Hypoxia-inducible factor-prolyl hydroxylase inhibitors (HIF-PHIs) have improved the treatment of renal anemia, especially in patients resistant to erythropoiesis-stimulating agents (ESAs). HIF facilitates maintain gut microbiota homeostasis, which plays an important role in inflammation and iron metabolism, which are in turn key factors affecting ESA resistance. The current study aimed to investigate the effects of roxadustat on inflammation and iron metabolism and on the gut microbiota in patients with ESA resistance.

Methods

We conducted a self-controlled, single-center study including 30 patients with ESA resistance undergoing maintenance hemodialysis. All patients received roxadustat without iron agents for renal anemia. Hemoglobin and inflammatory factors were monitored. Fecal samples were collected before and after 3 months’ administration and the gut microbiota were analyzed by 16S ribosomal RNA gene sequencing.

Results

Hemoglobin levels increased after treatment with roxadustat for 3 months (P < 0.05). Gut microbiota diversity and abundance also changed, with increases in short-chain fatty acid (SCFA)-producing bacteria (Acidaminococcaceae, Butyricicoccus, Ruminococcus bicirculans, Ruminococcus bromii, Bifidobacterium dentium, Eubacterium hallii) (P < 0.05). Serum SCFA levels also increased (P < 0.05). Inflammatory factors, including interleukin (IL)-1, IL-6, tumor necrosis factor (TNF)-α, interferon-γ, and endotoxin gradually decreased (P < 0.05). Serum hepcidin, ferritin, and total and unsaturated iron-binding capacities decreased (P < 0.05), while soluble transferrin receptor levels increased at each time point (P < 0.05). There were no significant differences in serum iron and transferrin saturation at each time point.

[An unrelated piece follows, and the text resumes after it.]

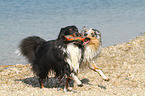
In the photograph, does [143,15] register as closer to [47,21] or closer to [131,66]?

The abundance of Alistipes shahii was significantly negatively correlated with IL-6 and TNF-α (P < 0.05).

Conclusions

Roxadustat alleviated renal anemia in patients with ESA resistance by decreasing inflammatory factors and hepcidin levels and improving iron utilization. These effects were at least partly mediated by improved diversity and abundance of SCFA-producing gut bacteria, probably via activation of HIF.